Las campanas tocan a muerto extendiendo su cantinela hasta más allá de los acantilados. Una bandada de cuervos se posa pesadamente sobre los tejados que despiden el humo de los hogares. Noviembre se presenta con un cielo de mármol que baña el paisaje de una frialdad lunar. Un cortejo sale de la iglesia y se dirige pausado hacia las cuatro tapias que encierran el último refugio de los del pueblo. Pepín abre el cortejo con su sotana de monaguillo y la cruz de procesión. Un pequeño pelotón de mujeres de falda larga y pañuelo en la cabeza, unos pocos hombres, la familia y los restos de la abuela. Desde lo alto del árbol Ana mira a lo lejos el espectáculo. Eres muy pequeña para estas cosas, dijo tajante su padre. No conforme del todo huyó hasta los bancales cercanos para ver el espectáculo aunque fuera a distancia.

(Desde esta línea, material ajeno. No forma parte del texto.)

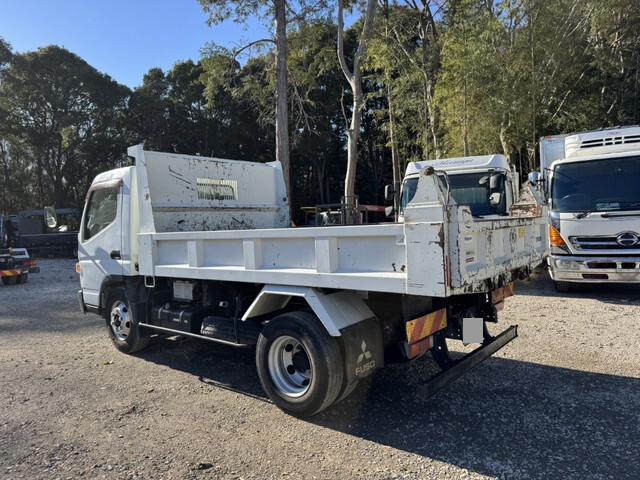 三菱ふそうキャンターダンプ小型（2t・3t）[写真04]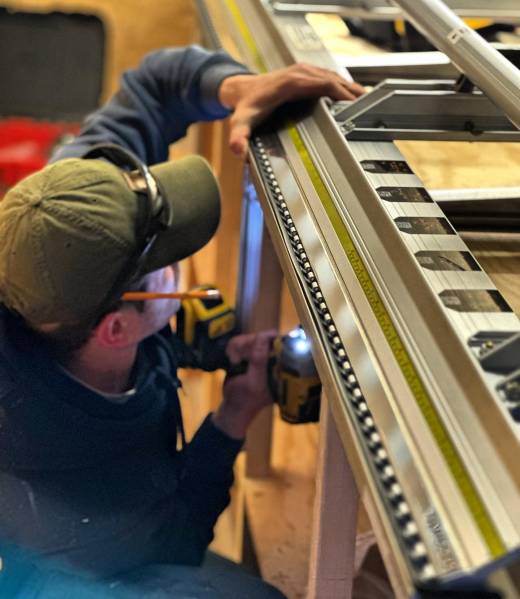 Prolux Windows & Doors work in progress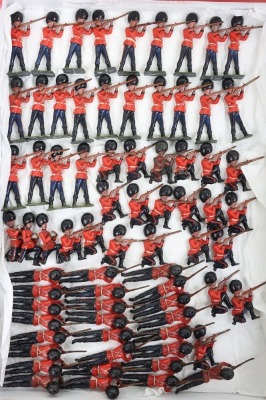 Britains Scots Guards firing, 1920s,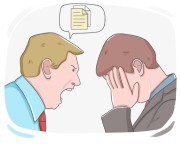 to [rap] {sb} (on|over|across) the knuckles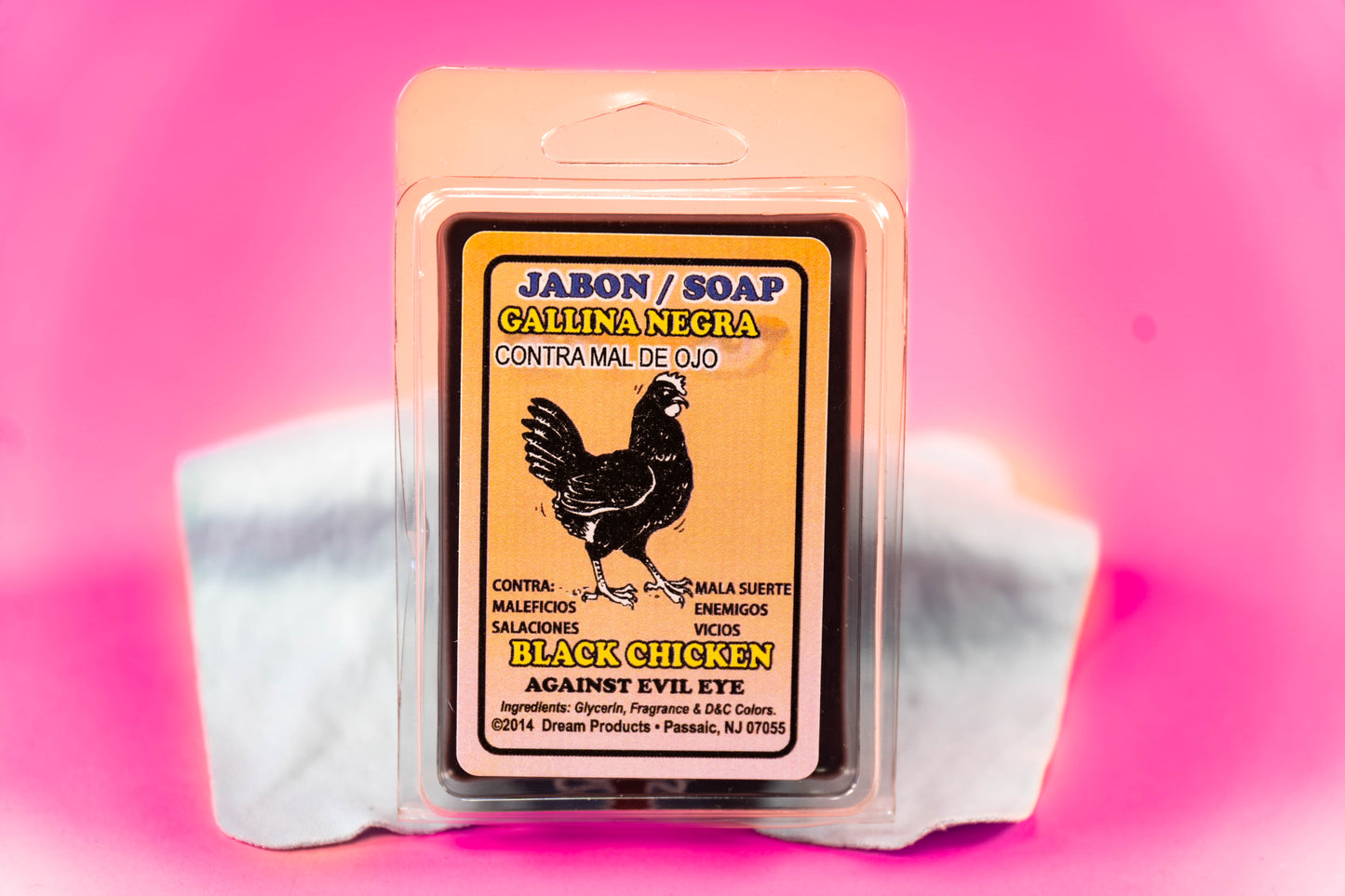 Black Chicken Spiritual Soap Bar | Gallina Negra Jabón Espiritual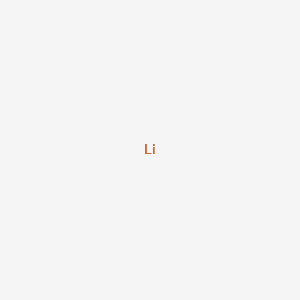 Structure formula (7439-93-2)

Con siete años no se es muy sensible a estas cosas porque no se entienden simplemente. Cuando ve desaparecer el séquito en el recodo del camino baja del árbol y se acerca al arroyo, cruza saltando de piedra a piedra. El agua burbujea entre las piedras blub,blub, blub

Blub, blub, blub… Abre los ojos y ve el dispositivo que le facilita la respiración. Decenas de burbujas saltan dentro del recipiente con un sonido suave que como un rumor envuelve la habitación. Ana no comprende por un momento dónde está. Gira la cabeza y reconoce a su hijo, pero no le dice nada al verlo cabeceando en la butaca. Al otro lado un viejo decrépito tose despiadadamente entre bocanada y bocanada. En el pasillo el trasiego de los que van y vienen. Entra una enfermera y sin mediar palabra, como quien alza la tapa del motor de un automóvil averiado, le levanta el camisón y le cambia la bolsa. Tuteo desganado y algo impúdico. Muy bien Ana ahora ya estás bien limpia. Ella le responde. Ese de ahí es mi hijo. ¿Sabe si es él el que me trajo aquí?